* BEGIN Selected text *

Dunkin’ delivered more cof­fee kick and better flavor. Although I am not partial to Dunkin’ Donuts’ regular cof­fee—it’s too mild for my taste buds—I would go back for a cappuccino. It was reasonably priced and the service was pleasant. The 7-Eleven cap­puccino was much too sweet. I may return there for a morn­ing coffee fix; it’s quick, clean and has enough choice. But I wouldn’t press the button for a cappuccino again.

Main Event Round 5

Sheetz Chicken Wrap VS Wendy’s Chicken Wrap


Sheetz was lively; custom­ers purchased doughnuts after filling up their tanks. The made-to-order section was like a ’50s diner sport­ing panels of stainless steel and bright-colored Formica. The touch-screen ordering process was simple. There were multiple choices for toppings, dressings (called spreadables) and cheeses (a 79-cent premium). The wrap came with lettuce. I added Pepper Jack cheese, chipotle ranch dressing, pickles and banana peppers. Final top­pings offered were salt, pep­per, Parmesan and oregano; I chose oregano. The machine spits out a ticket, and you pay the cashier. Pleasantly easy, although there was a computer meltdown after I paid, leaving just one reg­ister operating. By the time I left, the line neared the door. I watched my wrap being assembled. The cover­ing itself, lavash (more like a thick tortilla) was huge. Cheese slices were arranged on it; one fell into a counter gutter and was discarded. Chicken was heated in a microwave (no grill?) and dumped out of a bag onto the wrap. The wrap was rolled in paper; the order slip taped to it and put in a bag. It took roughly 8 minutes.

Wendy’s Crisp Chicken Caesar Wrap was the closest match to the Sheetz wrap, so that’s what I ordered. I asked for tomato, an extra. The ordering process was as easy as you’re used to. Wendy’s felt more like a restaurant. I could not observe the preparation, but the wrap seemed freshly made, and took under 5 min­utes. The breaded chicken was hot, with large shreds of cheddar, crisp bits of lettuce and a generous schmear of Caesar-style creamy dressing. The tomato slice was thick, cut in half and free. The wrap itself was about 6 inches round. It gaped open due to the tomato addition, or because it was too small, but seemed to contain as much chicken as the Sheetz wrap. The paper wrapping was skimpy, making it tricky to eat.


The Sheetz wrap should have been cut in half for easier eat­ing and avoidance of doughy ends. It was salty—due some­what to my topping choices, but those were the only things with presence. Overall: bland, salty and white. The tender but flavorless chicken didn’t seem grilled. Shredded carrot, spinach or red cabbage would have been fresh and tasty.

* END Selected text *
* BEGIN Dataset *

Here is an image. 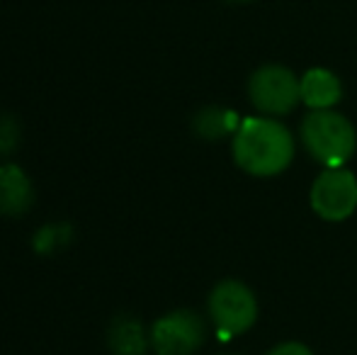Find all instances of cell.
I'll use <instances>...</instances> for the list:
<instances>
[{
	"label": "cell",
	"instance_id": "277c9868",
	"mask_svg": "<svg viewBox=\"0 0 357 355\" xmlns=\"http://www.w3.org/2000/svg\"><path fill=\"white\" fill-rule=\"evenodd\" d=\"M149 333L155 355H192L202 348L207 326L197 312L175 309L155 319Z\"/></svg>",
	"mask_w": 357,
	"mask_h": 355
},
{
	"label": "cell",
	"instance_id": "5bb4252c",
	"mask_svg": "<svg viewBox=\"0 0 357 355\" xmlns=\"http://www.w3.org/2000/svg\"><path fill=\"white\" fill-rule=\"evenodd\" d=\"M226 3H253V0H226Z\"/></svg>",
	"mask_w": 357,
	"mask_h": 355
},
{
	"label": "cell",
	"instance_id": "9c48e42d",
	"mask_svg": "<svg viewBox=\"0 0 357 355\" xmlns=\"http://www.w3.org/2000/svg\"><path fill=\"white\" fill-rule=\"evenodd\" d=\"M301 83V100L311 109H331L343 98V86L338 76L326 68H311L299 78Z\"/></svg>",
	"mask_w": 357,
	"mask_h": 355
},
{
	"label": "cell",
	"instance_id": "3957f363",
	"mask_svg": "<svg viewBox=\"0 0 357 355\" xmlns=\"http://www.w3.org/2000/svg\"><path fill=\"white\" fill-rule=\"evenodd\" d=\"M209 317L224 336H238L248 331L258 319V299L238 280H224L209 294Z\"/></svg>",
	"mask_w": 357,
	"mask_h": 355
},
{
	"label": "cell",
	"instance_id": "8fae6325",
	"mask_svg": "<svg viewBox=\"0 0 357 355\" xmlns=\"http://www.w3.org/2000/svg\"><path fill=\"white\" fill-rule=\"evenodd\" d=\"M75 232L68 222H56V224H44L37 229V234L32 236V248L39 256H52V253L66 248L73 241Z\"/></svg>",
	"mask_w": 357,
	"mask_h": 355
},
{
	"label": "cell",
	"instance_id": "4fadbf2b",
	"mask_svg": "<svg viewBox=\"0 0 357 355\" xmlns=\"http://www.w3.org/2000/svg\"><path fill=\"white\" fill-rule=\"evenodd\" d=\"M268 355H314L309 351V348L304 346V343H294V341H289V343H282V346H278V348H273Z\"/></svg>",
	"mask_w": 357,
	"mask_h": 355
},
{
	"label": "cell",
	"instance_id": "52a82bcc",
	"mask_svg": "<svg viewBox=\"0 0 357 355\" xmlns=\"http://www.w3.org/2000/svg\"><path fill=\"white\" fill-rule=\"evenodd\" d=\"M34 204V185L17 163H0V214L22 217Z\"/></svg>",
	"mask_w": 357,
	"mask_h": 355
},
{
	"label": "cell",
	"instance_id": "8992f818",
	"mask_svg": "<svg viewBox=\"0 0 357 355\" xmlns=\"http://www.w3.org/2000/svg\"><path fill=\"white\" fill-rule=\"evenodd\" d=\"M311 209L326 222H343L357 207V178L348 168H326L311 185Z\"/></svg>",
	"mask_w": 357,
	"mask_h": 355
},
{
	"label": "cell",
	"instance_id": "7a4b0ae2",
	"mask_svg": "<svg viewBox=\"0 0 357 355\" xmlns=\"http://www.w3.org/2000/svg\"><path fill=\"white\" fill-rule=\"evenodd\" d=\"M301 144L319 163L338 168L355 153L357 134L335 109H311L301 122Z\"/></svg>",
	"mask_w": 357,
	"mask_h": 355
},
{
	"label": "cell",
	"instance_id": "30bf717a",
	"mask_svg": "<svg viewBox=\"0 0 357 355\" xmlns=\"http://www.w3.org/2000/svg\"><path fill=\"white\" fill-rule=\"evenodd\" d=\"M241 127V119L236 112L226 107H202L192 117V129L199 139H207V142H216V139H224L226 134H236Z\"/></svg>",
	"mask_w": 357,
	"mask_h": 355
},
{
	"label": "cell",
	"instance_id": "5b68a950",
	"mask_svg": "<svg viewBox=\"0 0 357 355\" xmlns=\"http://www.w3.org/2000/svg\"><path fill=\"white\" fill-rule=\"evenodd\" d=\"M248 98L260 112L280 117L291 112L301 100V83L289 68L270 63L250 76Z\"/></svg>",
	"mask_w": 357,
	"mask_h": 355
},
{
	"label": "cell",
	"instance_id": "6da1fadb",
	"mask_svg": "<svg viewBox=\"0 0 357 355\" xmlns=\"http://www.w3.org/2000/svg\"><path fill=\"white\" fill-rule=\"evenodd\" d=\"M234 161L250 176H278L294 158V137L284 124L265 117L241 122L234 134Z\"/></svg>",
	"mask_w": 357,
	"mask_h": 355
},
{
	"label": "cell",
	"instance_id": "7c38bea8",
	"mask_svg": "<svg viewBox=\"0 0 357 355\" xmlns=\"http://www.w3.org/2000/svg\"><path fill=\"white\" fill-rule=\"evenodd\" d=\"M22 142V129L13 114H0V156H10L17 151Z\"/></svg>",
	"mask_w": 357,
	"mask_h": 355
},
{
	"label": "cell",
	"instance_id": "ba28073f",
	"mask_svg": "<svg viewBox=\"0 0 357 355\" xmlns=\"http://www.w3.org/2000/svg\"><path fill=\"white\" fill-rule=\"evenodd\" d=\"M107 348L112 355H146L151 348V333L142 319L132 314H119L107 328Z\"/></svg>",
	"mask_w": 357,
	"mask_h": 355
}]
</instances>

* END Dataset *

== Things to do ==
1) Rewrite the part of the fast-food review that begins at the words "The Sheetz wrap should" and stops after "fresh and tasty.", putting "briny" in place of "salty".
2) In the fast-food review, list every item the writer chose to put on the Sheetz wrap.
The listing after the fast-food review is separate material.

== Task-by-task results ==
1)
The Sheetz wrap should have been cut in half for easier eat­ing and avoidance of doughy ends. It was briny—due some­what to my topping choices, but those were the only things with presence. Overall: bland, briny and white. The tender but flavorless chicken didn’t seem grilled. Shredded carrot, spinach or red cabbage would have been fresh and tasty.

2) Pepper Jack cheese, chipotle ranch dressing, pickles, banana peppers, oregano